I hate to lose. When you lose there's always someone there to tell you 'I could have done that better.', or, 'Timmy, I told you you couldn't do it.', or my personal favorite, 'Face it, Timmy! You just aren't good enough.' Yeah, I hate that one the most. It's like confirming everything I already think. Not to mention it's a real downer, and speaking of downer I'm taking a psychology class. I think the only reason they don't call it 'Textbook reasons why everyone in the world is screwed up' is because it would be too hard to fit that all onto a transcript. Bruce said the class would be good for me. I didn't agree with him at all, but I'm taking the class. So, I think it's pretty clear that I lost that fight, and Dick was there to rub it in as much as possible. Then again, Dick is always there to remind me just how much better he is and always will be. He always tells me he's joking, but he doesn't realize how right he really is about all of that.
Anyway, you would think all of that would mean I love to win. Well, you would be wrong. I don't like winning either. When you win, you learn nothing beyond the fact that whatever you are doing seems to work, so why change? The problem is, there are so many reasons to change, even if something does work. The main reason is, you get too used to the way you do something, and then you get careless. Unfortunately, in this life if you get careless, you, or someone close to you, ends up dead. Then you are back to the whole downer bit. Really, it's starting to seem like most of life ends or starts with a downer--which is a really uplifting thought, no? I was always told I have a very interesting view on humor and life--mostly by Dick.
Dick never takes anything seriously and I take everything too seriously. He is always telling me that you don't shut off your brain just because you laugh and I know that, but the truth is it's just easier to be all down to business when dealing with people. I get answers nice and quick, and I don't actually have to deal with whatever people are thinking or feeling. Dick worries about me becoming too much like Batman. I'm worried I'm already there, and if that's the case that means that's just one more fight I've lost. You see it's just an endless cycle of winning and losing and barely getting by. No one stops, no one thinks, and no one questions. We just follow the cycle and call it life.
And I know that if I opened that damn psychology book there would be a nice big word to describe what I'm feeling, thinking, and doing right now. I know that damn book would tell me it all has to deal with my childhood. Yeah, like I really want to go there. I mean, don't get me wrong. I think that psychology has its purposes, and it's useful. It's just do I really want to understand how people like Joker, Harley, or Two-Face think? I prefer the track-them-down, outsmart them, and take-them-back-to-where-they-belong method. I prefer thinking about them and dealing with them as little as possible.
Maybe my real problem is that I do understand them--at least far more than I would like. Maybe I can see how easy it is for an average person to just snap one day and if it's that easy for an average person, how much easier is it for a not so average person? How easy is it for someone who lives two different lives to just lose it all?

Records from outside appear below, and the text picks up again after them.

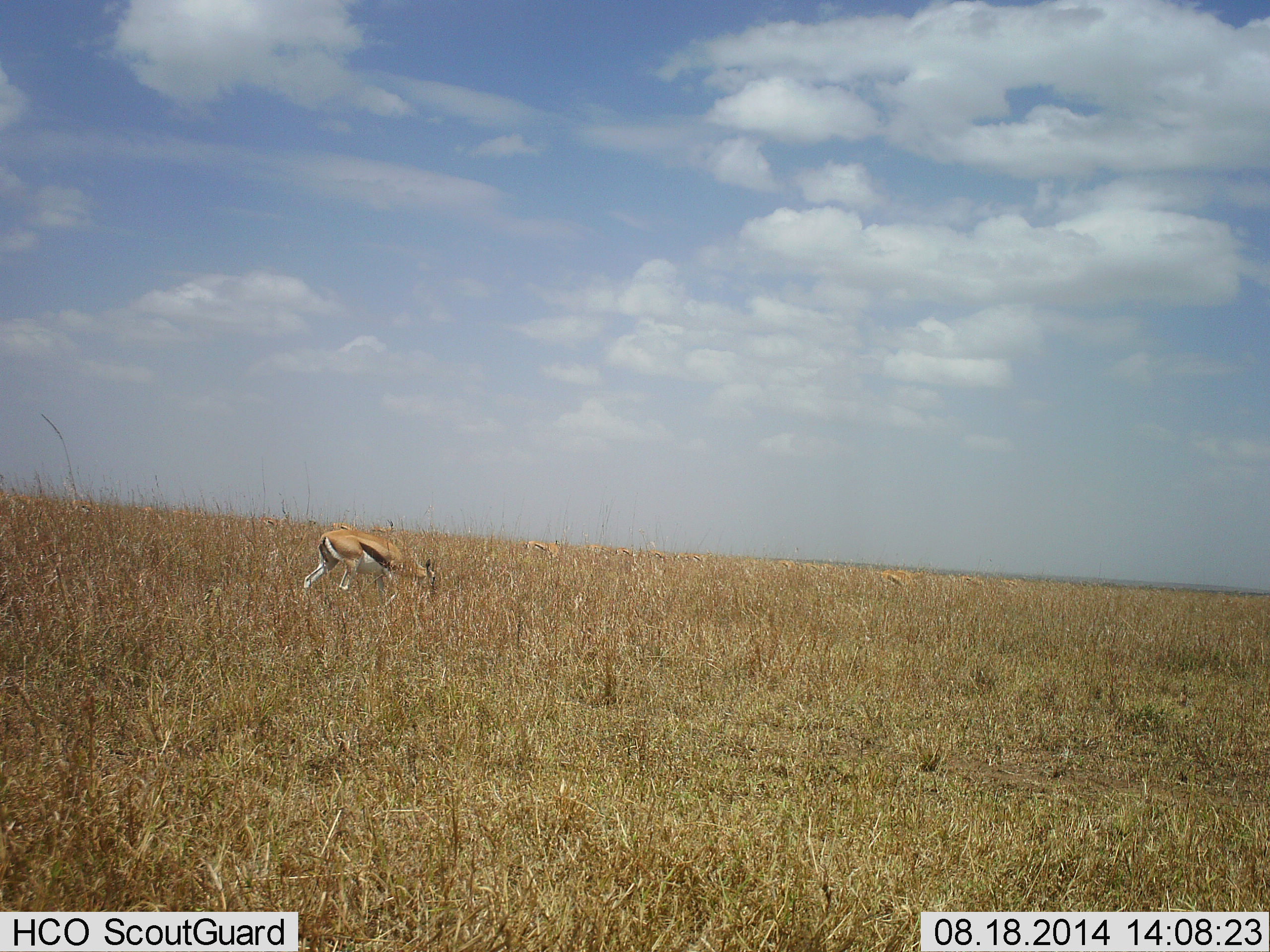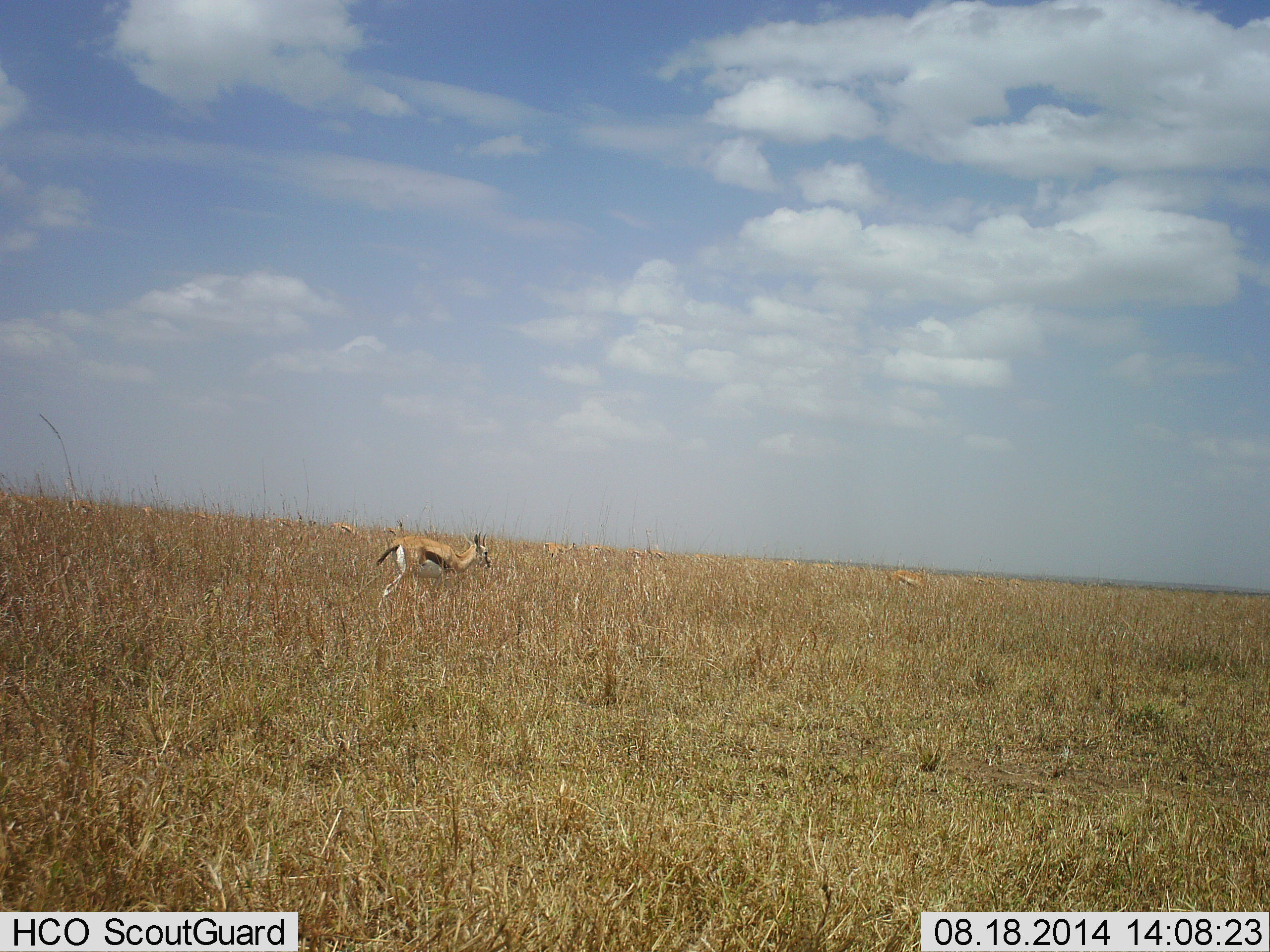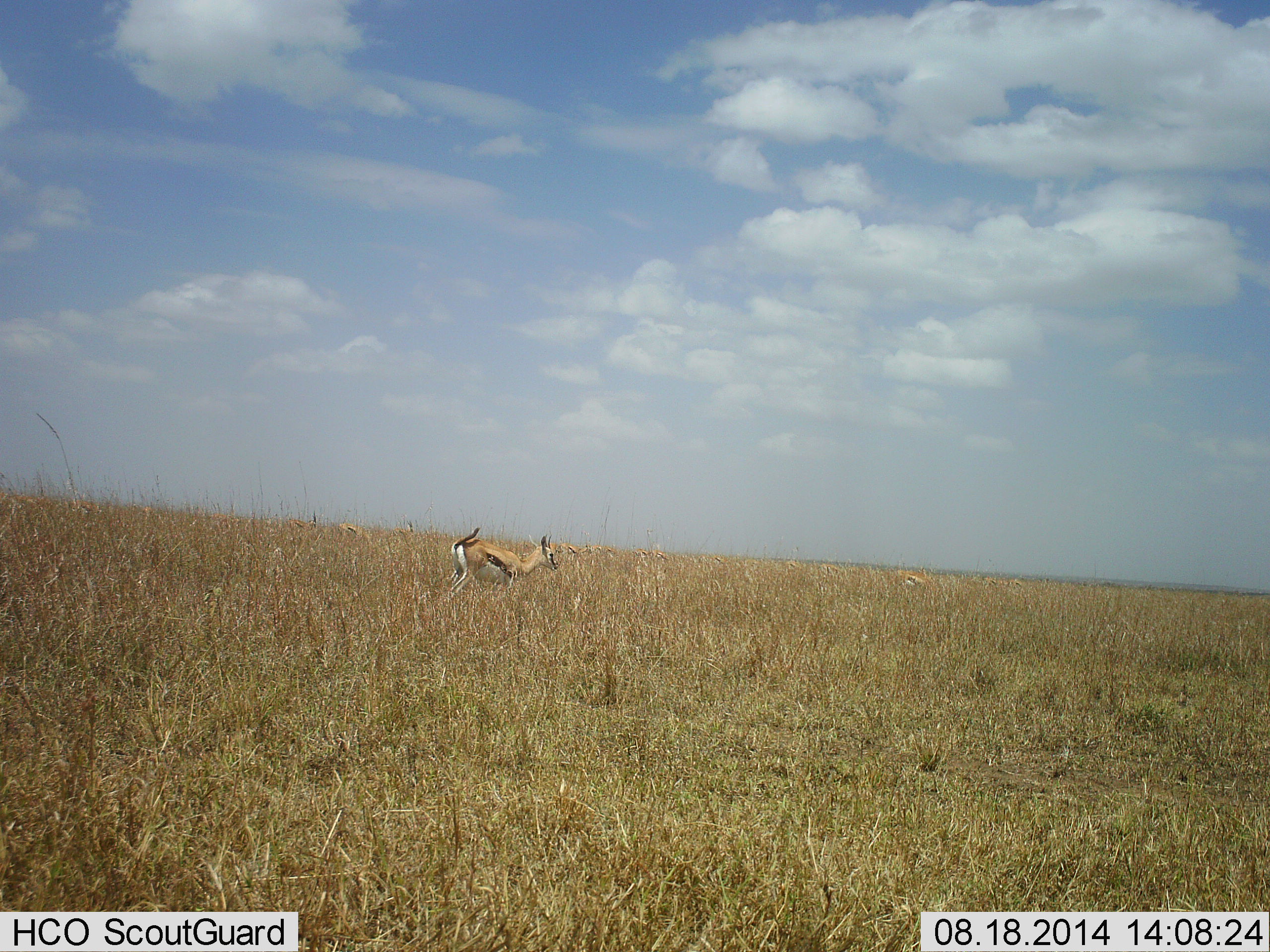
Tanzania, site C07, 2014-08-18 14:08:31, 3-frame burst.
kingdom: Animalia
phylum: Chordata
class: Mammalia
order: Artiodactyla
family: Bovidae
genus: Eudorcas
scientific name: Eudorcas thomsonii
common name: thomson's gazelle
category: gazellethomsons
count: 2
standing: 40%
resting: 0%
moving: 80%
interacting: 0%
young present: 0%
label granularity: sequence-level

Is that really a fight that I can stand to lose? Where does that leave me if, or even more frightening, when that happens? Where does questioning my own sanity meet slowly losing my sanity? Or worse, will I care once I've lost it? Will I even notice? How can a person be in a completely alternate reality and not notice? That just seems cruel…to have lost everything and not notice. That has to be the cruelest form of torture there is. There are times when knowing that I'm sane is the only thing that gets me through. So, how do I deal with the reality that not only am I thinking about all of this, but I have Bruce to thank for that?
If it wasn't for his insistence that this would be good for me I wouldn't be dealing with any of this right now. Then again, I guess in a way I'm not really dealing with anything...just sort of pondering things. I mean, it's not like I can fix any of it. It's not like I can stop any of it from happening, and that's the worst part. The fact that I can fight and think the way I do and I still can't stop seeing all the similarities between us and the crazy psychos we take down nightly is just disturbing.
Then again most of my life is disturbing, but such is life when you are a bat…right? In my life, there seem to be two types of people: those who underestimate me, and those who think I can do so much more than what I'm capable of. People think I prefer to be around those who push me towards a goal. Not really the case, but who am I to argue with the way people think things work? The thing is, it's easier to be around the ones who underestimate me. When people expect nothing from you, it's easy to give them something…anything to make them stop talking; because, if you avoid a fight, you can't win or lose it. I mean that's the point, isn't it? Not to win or lose, but to survive, and surviving is what I'm good at. At least I hope I'm good at surviving.